* What is required:
Reproduce word for word every line of the entries below, from the line with "this 400×267 image." to the line with "rusted metal element [86, 116, 300, 224]", both of those lines included.

* Excerpted data:
============

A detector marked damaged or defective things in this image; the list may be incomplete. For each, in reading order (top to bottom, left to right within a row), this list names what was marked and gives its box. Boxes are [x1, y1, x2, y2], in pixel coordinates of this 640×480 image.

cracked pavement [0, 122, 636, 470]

============

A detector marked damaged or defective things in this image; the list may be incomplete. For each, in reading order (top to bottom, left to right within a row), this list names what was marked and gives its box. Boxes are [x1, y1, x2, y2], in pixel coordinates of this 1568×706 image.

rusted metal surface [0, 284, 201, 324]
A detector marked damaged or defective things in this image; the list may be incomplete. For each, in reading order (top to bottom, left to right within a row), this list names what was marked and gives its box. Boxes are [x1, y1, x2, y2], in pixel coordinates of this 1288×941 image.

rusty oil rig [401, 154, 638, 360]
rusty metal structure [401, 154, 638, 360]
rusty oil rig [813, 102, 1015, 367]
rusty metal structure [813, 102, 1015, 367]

============

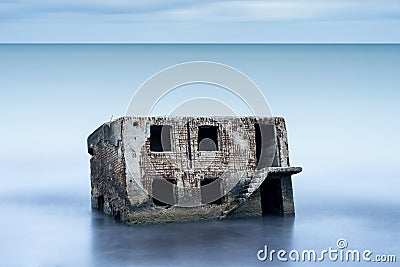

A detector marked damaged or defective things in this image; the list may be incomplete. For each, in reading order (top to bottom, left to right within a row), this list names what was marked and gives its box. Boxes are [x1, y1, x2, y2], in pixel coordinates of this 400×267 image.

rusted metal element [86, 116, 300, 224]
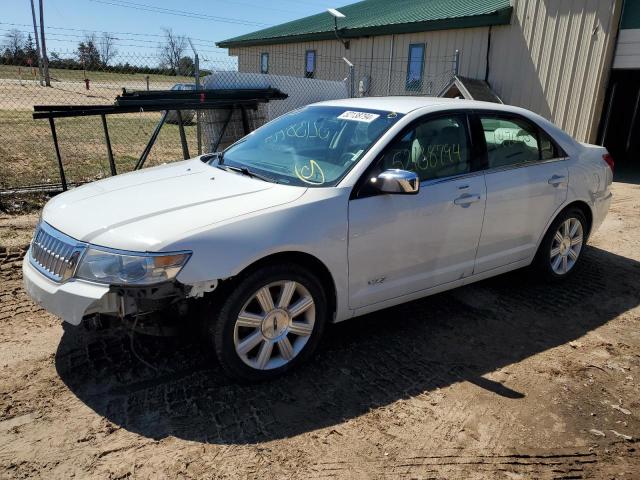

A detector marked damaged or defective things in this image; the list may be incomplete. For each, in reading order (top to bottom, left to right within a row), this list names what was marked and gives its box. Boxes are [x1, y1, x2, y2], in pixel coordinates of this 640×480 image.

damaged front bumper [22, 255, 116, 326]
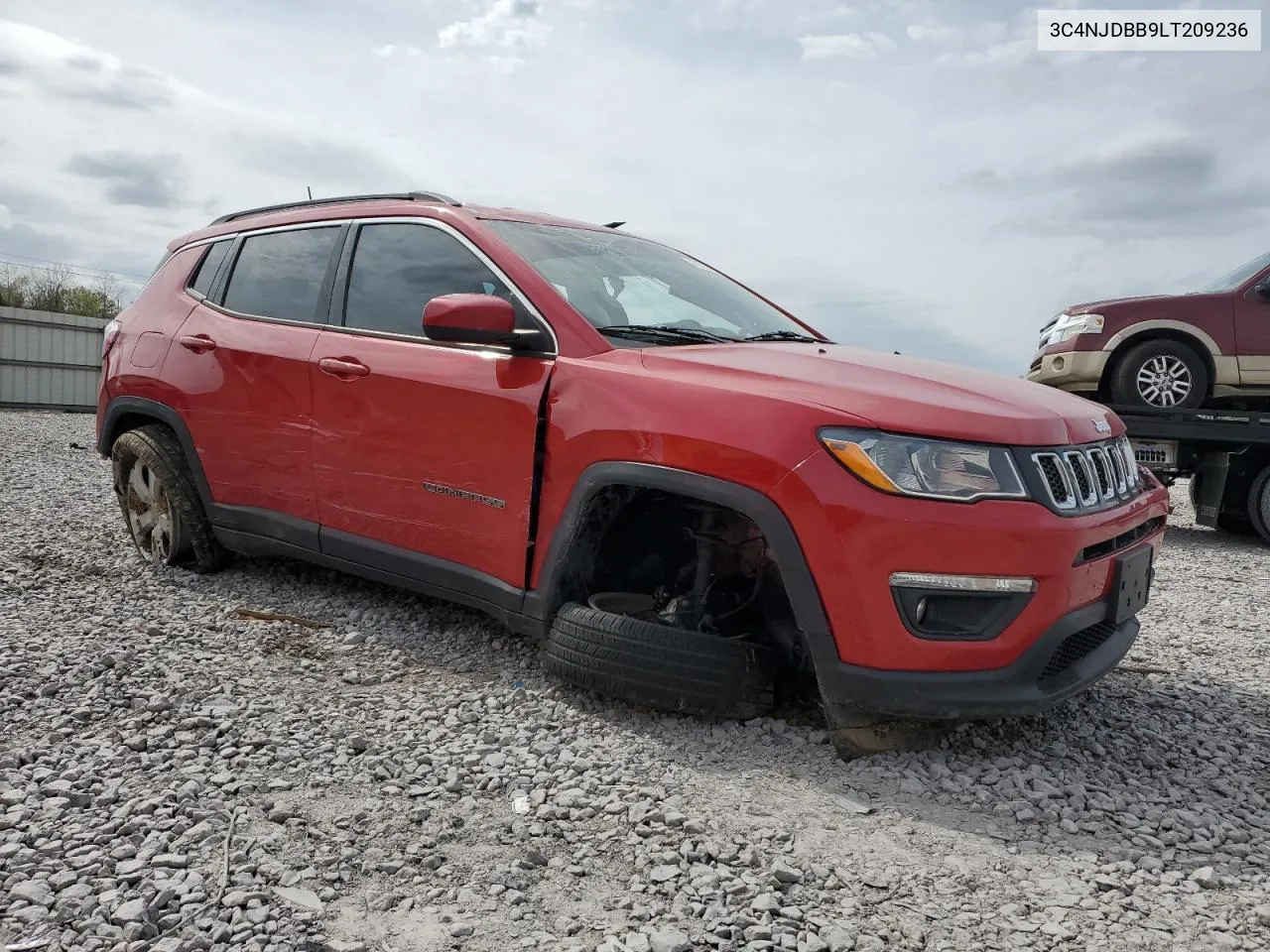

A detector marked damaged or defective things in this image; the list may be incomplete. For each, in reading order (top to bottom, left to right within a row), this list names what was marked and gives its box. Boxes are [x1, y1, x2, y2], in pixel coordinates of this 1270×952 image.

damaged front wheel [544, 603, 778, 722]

============

* Final result:
A detector marked damaged or defective things in this image; the list may be incomplete. For each, in reading order (top to bottom, left to right within a row), this list names what was marked and gives its box. Boxes are [x1, y1, x2, y2], in pixel coordinates of this 400×267 image.

rusted metal element [86, 116, 300, 224]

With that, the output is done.